• [TRECHO DO DOCUMENTO]
========

Desejo da matar:
o plano sinistro
para um dia de ira
Por Emanoel
Barreto
Nos idos de 1974 eu era repórter
da editoria de polícia do Diário de Natal. Uma tarde apareceu por lá um homem
que se identificou como funcionário da Secretaria de Segurança: queria informar
a respeito de um enfrentamento que pretendia ter com um colega de trabalho:
situação a ser resolvida a tiros, assunto de inimizade terrível e ódio sincero.
Não quis falar a respeito do
motivo para o surgimento de tamanha raiva. Queria mesmo era descrever como se
daria o confronto, coisa que sua mente perturbada queria consumar a qualquer
custo, mesmo que, em meio aos balaços, ele viesse a morrer. O sujeito tinha
olhos negros e um bigode que cobria fartamente o lábio superior. As mãos fortes
pareciam dispostas a se destruir mutuamente, tal a forma como se apresentavam:
crispadas e quase pingando o fel da sanha que animava o tal sujeito.
Eu perguntando a respeito do
intento, ele falando, eu anotando. Indaguei sem interrogação: “Quer dizer que o
senhor pretende atacar seu colega...” Ele disse “sim” e acrescentou, colocando
o cotovelo sobre o birô e fechando a mão direita como se fosse dar um murro que
teria a força estúpida de um coice: “Sim, e pretendo atacá-lo de forma
definitiva.”

========

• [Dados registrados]
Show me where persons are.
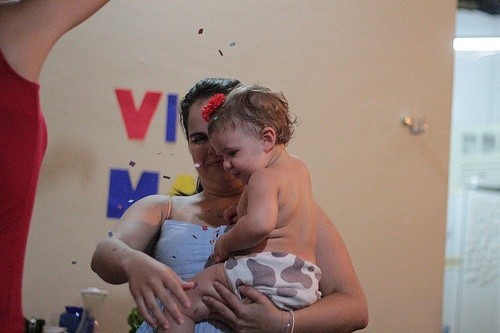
[146,82,321,333]
[0,1,115,333]
[90,76,370,333]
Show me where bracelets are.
[280,309,296,333]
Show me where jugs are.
[76,286,108,333]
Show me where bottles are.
[59,306,93,333]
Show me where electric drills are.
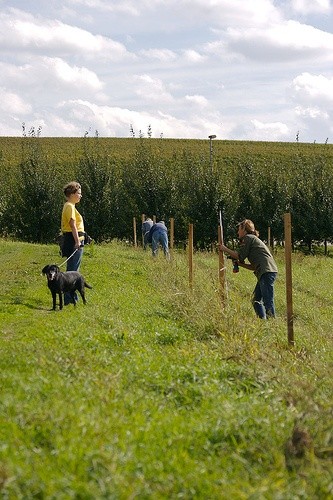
[227,255,239,273]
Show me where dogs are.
[40,263,94,312]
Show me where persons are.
[219,219,279,318]
[142,218,156,251]
[61,182,86,306]
[149,221,170,261]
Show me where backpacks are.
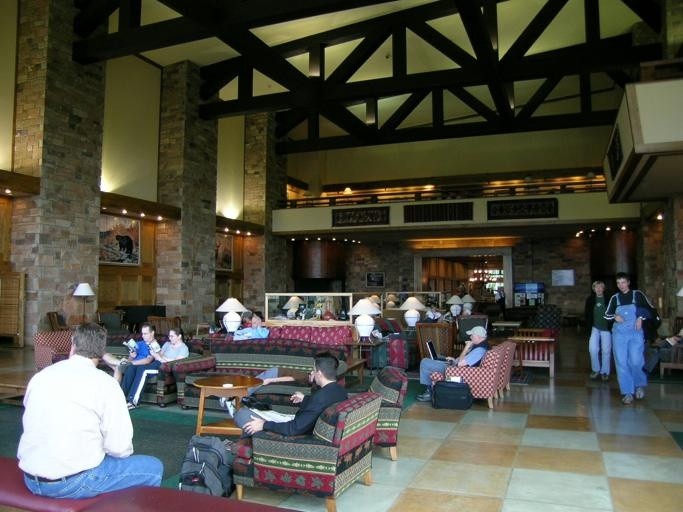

========

• [PROBLEMA PROPOSTO]
Dê continuidade à crônica sobre o homem que planejava um confronto a tiros com um colega de trabalho, escrevendo o trecho seguinte.

• [RESULTADO DO EXERCÍCIO]
Quando eu quis saber o que seria
exatamente essa forma definitiva claro que já imaginava a resposta. Ele foi
objetivo ao dizer que o homem alvo de tamanha raiva, gana a furor não
escaparia. Morte certa seria o fim daquela jornada insana.
À medida que detalhava seu plano
ia ficando mais e mais excitado em seus intentos molestos. Gesticulava e falava
alto, chamando atenção. E olhe que ele estava numa redação, ambiente que
naquele tempo era muito barulhento, com o entra e sai de repórteres e
fotógrafos, máquinas metralhando textos e preenchendo laudas e laudas.
Disse em seguida: “Terei comigo
uma pistola muito boa, um revólver calibre 38 e outra arma de fogo: pesada,
para bater e machucar.” Ainda hoje, sempre que lembro desse assunto, me
pergunto por que ele iria manusear uma arma de fogo para “bater e machucar” em
vez de usá-la para disparo. Talvez quisesse iniciar o combate corpo a corpo
para depois dar início ao tiroteio. Perguntei e a resposta foi essa: “Depende
do momento.”
Quando quis saber onde se daria
o confronto foi taxativo: “Será na rua, em frente à Secretaria de Segurança.” O
plano era simples: esperar que o inimigo chegasse à Secretaria – que na época
funcionava onde fora a Faculdade de Direito, na Ribeira –, defrontá-lo e partir
para a agressão. Olhou para mim e disse, olho no olho:
“Espero liquidar o assunto em
menos de cinco minutos. Quero despachar o sujeito – cujo nome não revelou de
jeito nenhum –, mas quero evitar atingir algum passante, embora isso seja
sempre uma possibilidade..”
Quando seria o confronto? “Não
sei. Talvez amanhã, quando a edição dessa entrevista estiver na rua.”
Não quis dizer mais nada.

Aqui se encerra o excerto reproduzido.